▶ [Aim of the task]:
Substitute "Canvas Print" for "Framed Print" in every line of the material and change nothing else. Give only the text, without the pictures.

▶ [Records shown]:
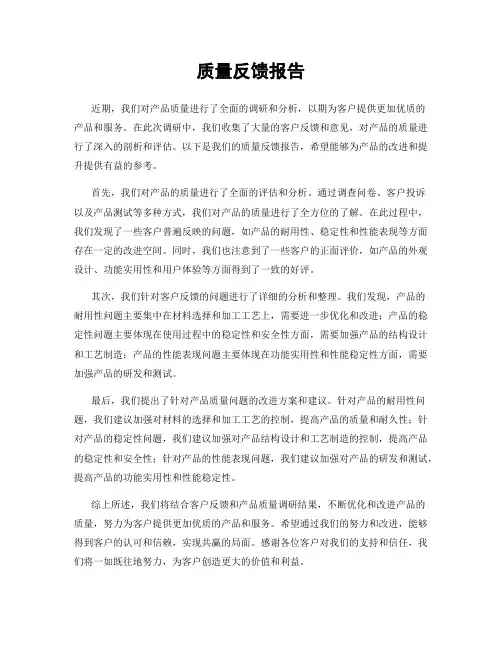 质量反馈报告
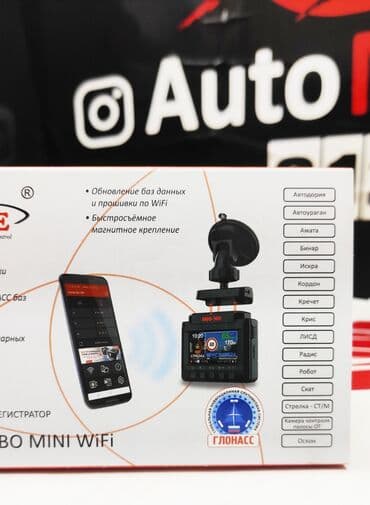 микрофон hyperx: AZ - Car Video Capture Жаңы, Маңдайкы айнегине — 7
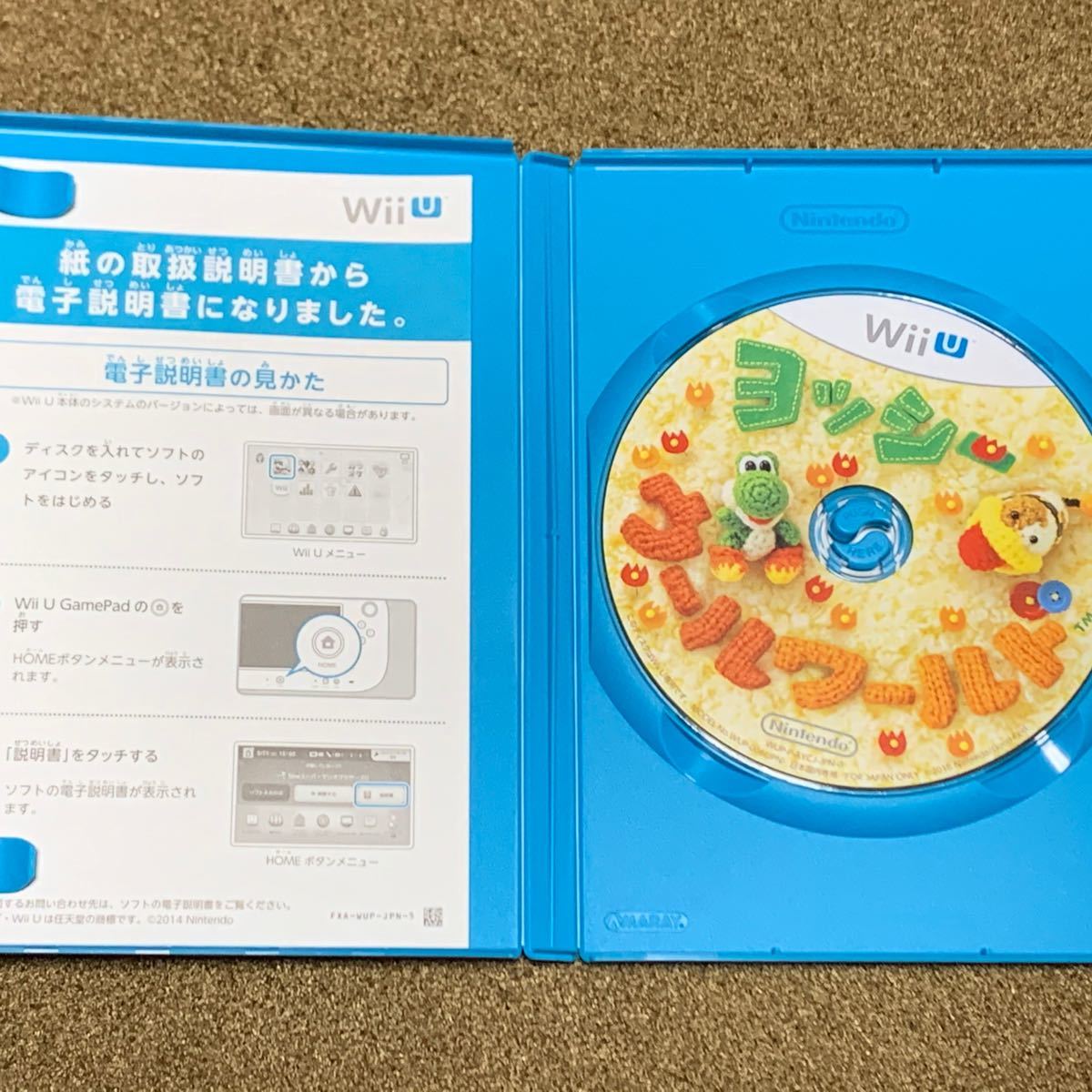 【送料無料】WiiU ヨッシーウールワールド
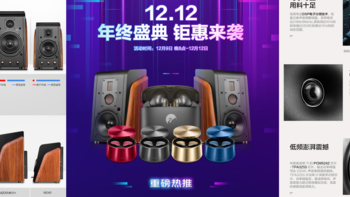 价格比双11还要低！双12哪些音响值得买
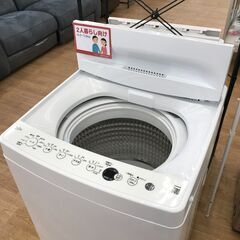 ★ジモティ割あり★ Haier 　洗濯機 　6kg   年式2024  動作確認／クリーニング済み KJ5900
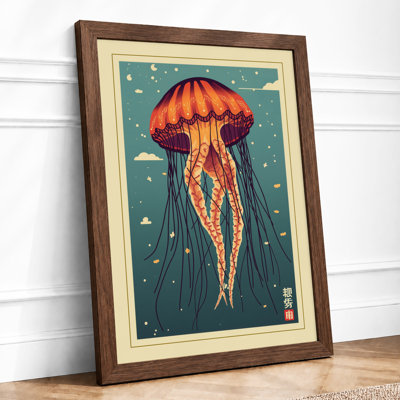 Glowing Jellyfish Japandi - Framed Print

▶ [Your solution]:
 质量反馈报告
 микрофон hyperx: AZ - Car Video Capture Жаңы, Маңдайкы айнегине — 7
 【送料無料】WiiU ヨッシーウールワールド
 价格比双11还要低！双12哪些音响值得买
 ★ジモティ割あり★ Haier 　洗濯機 　6kg   年式2024  動作確認／クリーニング済み KJ5900
 Glowing Jellyfish Japandi - Canvas Print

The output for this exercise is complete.